§ **PROBLEM TO WORK ON**: Only those lines from the one with "New Zealand, site RKU_CCAMI011." through the last line of the material below should be output, each exactly as it appears.
- - -
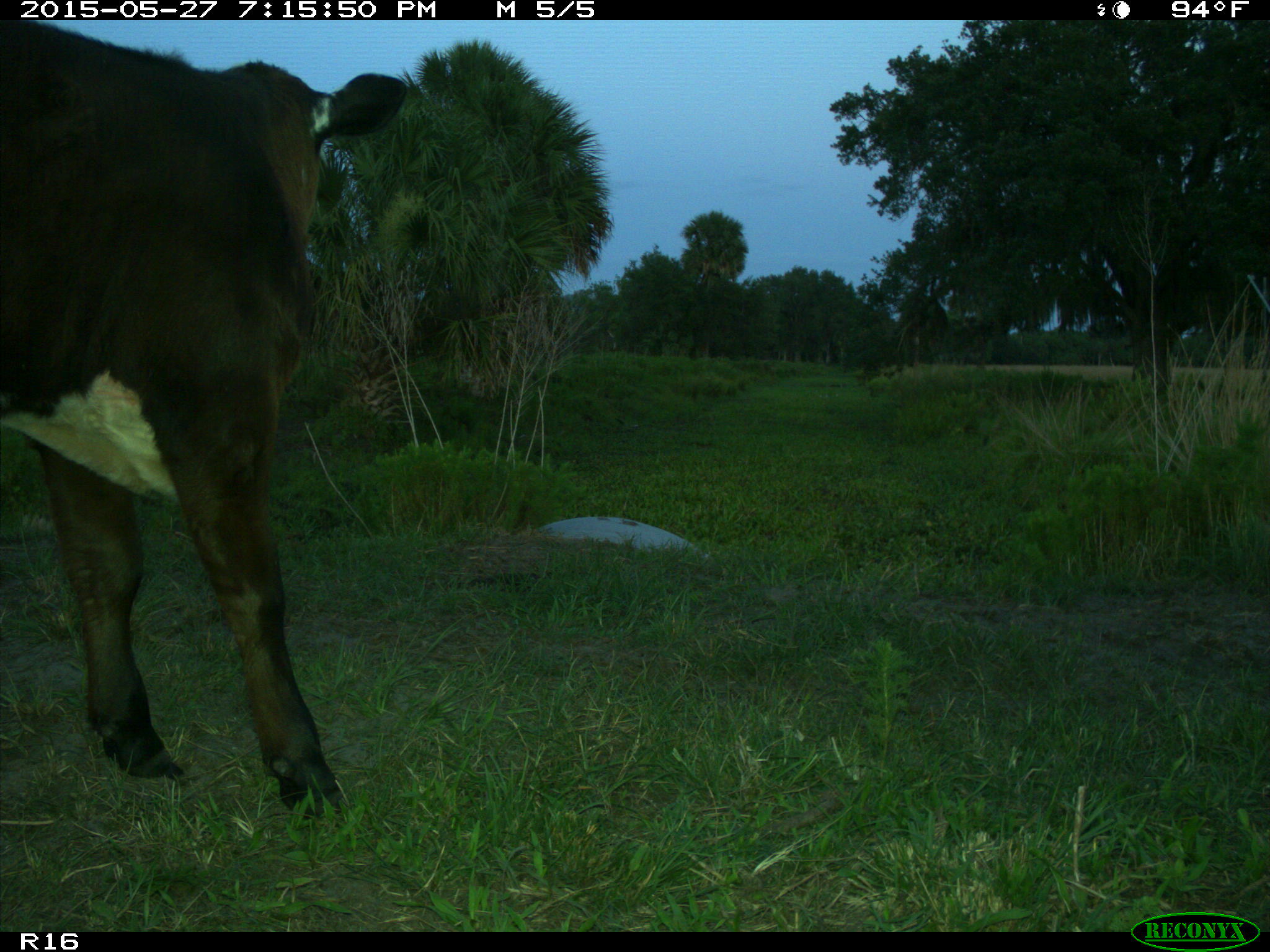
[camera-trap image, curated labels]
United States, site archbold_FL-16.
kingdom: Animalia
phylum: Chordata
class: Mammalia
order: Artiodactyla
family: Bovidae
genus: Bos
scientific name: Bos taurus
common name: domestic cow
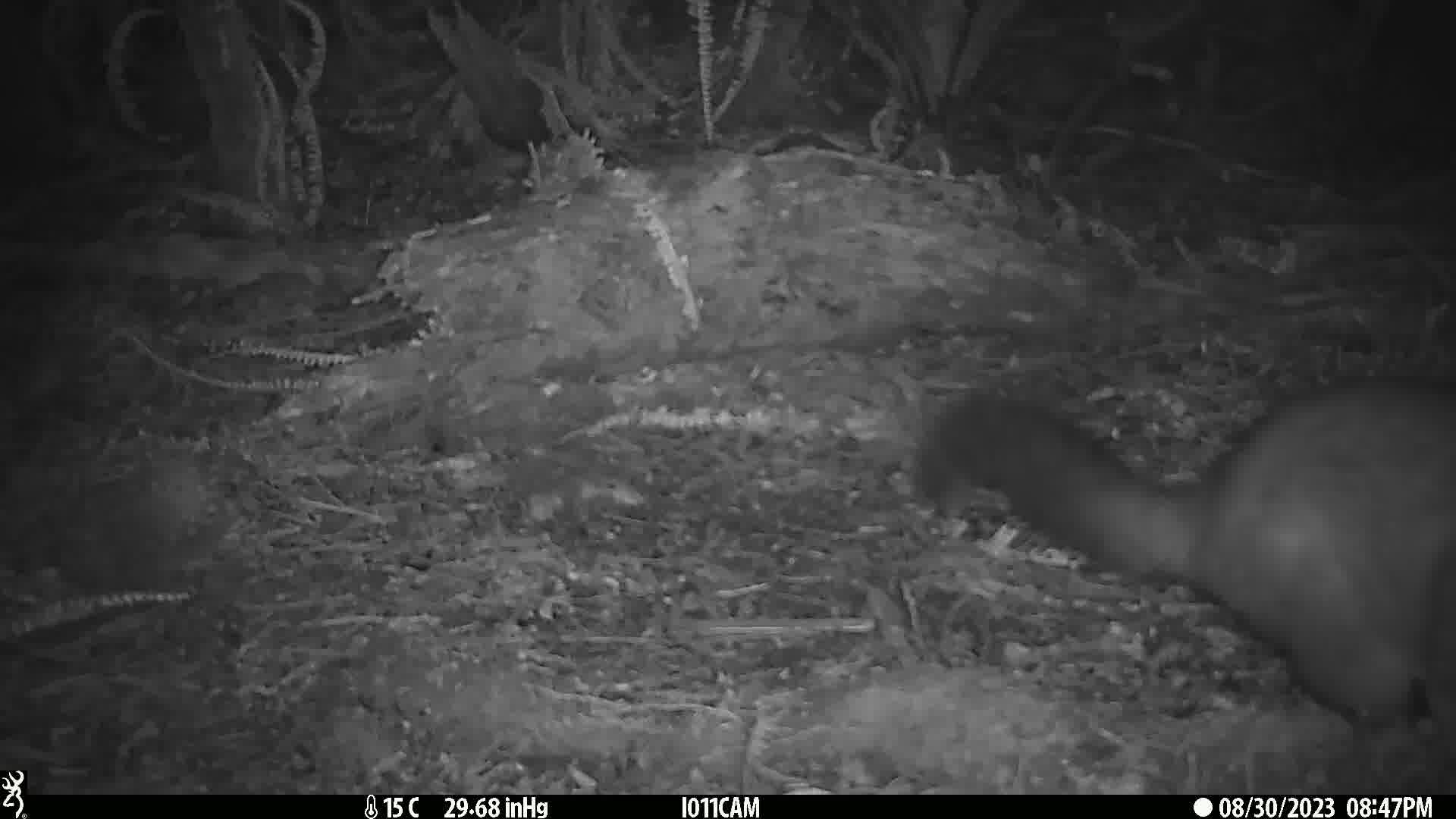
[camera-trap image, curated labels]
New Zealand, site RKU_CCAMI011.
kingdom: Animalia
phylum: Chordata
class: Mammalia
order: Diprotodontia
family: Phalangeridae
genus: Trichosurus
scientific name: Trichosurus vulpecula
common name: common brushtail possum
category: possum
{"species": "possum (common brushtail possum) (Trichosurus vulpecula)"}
- - -
§ **RESULT OF THIS TASK**:
New Zealand, site RKU_CCAMI011.
kingdom: Animalia
phylum: Chordata
class: Mammalia
order: Diprotodontia
family: Phalangeridae
genus: Trichosurus
scientific name: Trichosurus vulpecula
common name: common brushtail possum
category: possum
{"species": "possum (common brushtail possum) (Trichosurus vulpecula)"}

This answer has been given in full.